Tech advocates and analysts once imagined a world in which talent, capital, and ideas would flow freely between China and California. The blocked acquisition of Chinese artificial intelligence firm Manus by U.S. giant Meta is another moment when the fantasy of seamless globalization smashes into the hard wall of national security politics.
On April 27, the office coordinating China’s foreign investment security review mechanism, housed under the National Development and Reform Commission (NDRC), retroactively prohibited Meta’s acquisition of the Singapore-based Manus in December and ordered the parties to unwind the transaction. It’s a frustrating moment for the Chinese tech sector, despite it being used to taking hard blows from the government. Chinese AI start-ups have long aspired to “go global” to the United States. For AI companies, the global market, with its high-paying customers, looks more attractive than China’s crowded domestic battlefield. Global capital markets are deeper and more abundant.
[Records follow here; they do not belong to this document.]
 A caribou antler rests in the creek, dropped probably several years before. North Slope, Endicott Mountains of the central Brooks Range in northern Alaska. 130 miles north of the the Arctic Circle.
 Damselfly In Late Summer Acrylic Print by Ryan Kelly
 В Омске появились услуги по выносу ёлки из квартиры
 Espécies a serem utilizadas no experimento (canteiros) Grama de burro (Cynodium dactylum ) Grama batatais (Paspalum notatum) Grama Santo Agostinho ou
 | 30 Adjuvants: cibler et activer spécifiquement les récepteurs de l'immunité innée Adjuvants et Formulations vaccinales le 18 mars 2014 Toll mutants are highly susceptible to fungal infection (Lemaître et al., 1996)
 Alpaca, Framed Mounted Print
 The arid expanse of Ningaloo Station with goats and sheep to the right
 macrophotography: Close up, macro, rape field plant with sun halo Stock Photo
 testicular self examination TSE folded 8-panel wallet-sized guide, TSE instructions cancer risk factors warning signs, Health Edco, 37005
There’s a well-known playbook for doing this, whether you call it “Singapore-washing,” “China-shedding,” or regulatory arbitrage: build the core capabilities in China; migrate the corporate shell to Singapore or another neutral jurisdiction; clean up the capitalization table and dismantle the Chinese base; and then sell to a U.S. tech giant or list offshore.
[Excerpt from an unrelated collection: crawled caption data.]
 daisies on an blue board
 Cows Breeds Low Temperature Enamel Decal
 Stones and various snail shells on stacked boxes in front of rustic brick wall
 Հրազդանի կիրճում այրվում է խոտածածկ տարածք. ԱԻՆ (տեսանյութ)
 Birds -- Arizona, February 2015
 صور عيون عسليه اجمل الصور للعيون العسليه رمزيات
Manus seemed to embody the dream of taking a local success global. Launched in 2025 as a general-purpose AI agent, it was marketed as China’s answer to the era of agentic AI. It went viral almost instantly, with Benchmark leading a $75 million round. Meta later moved to acquire the company for a shocking $2 billion.
But the very magnitude of Meta’s offer, which made Manus’s success so dazzling, also did not bode well. The NDRC’s order to dismantle the deal has raised a series of questions.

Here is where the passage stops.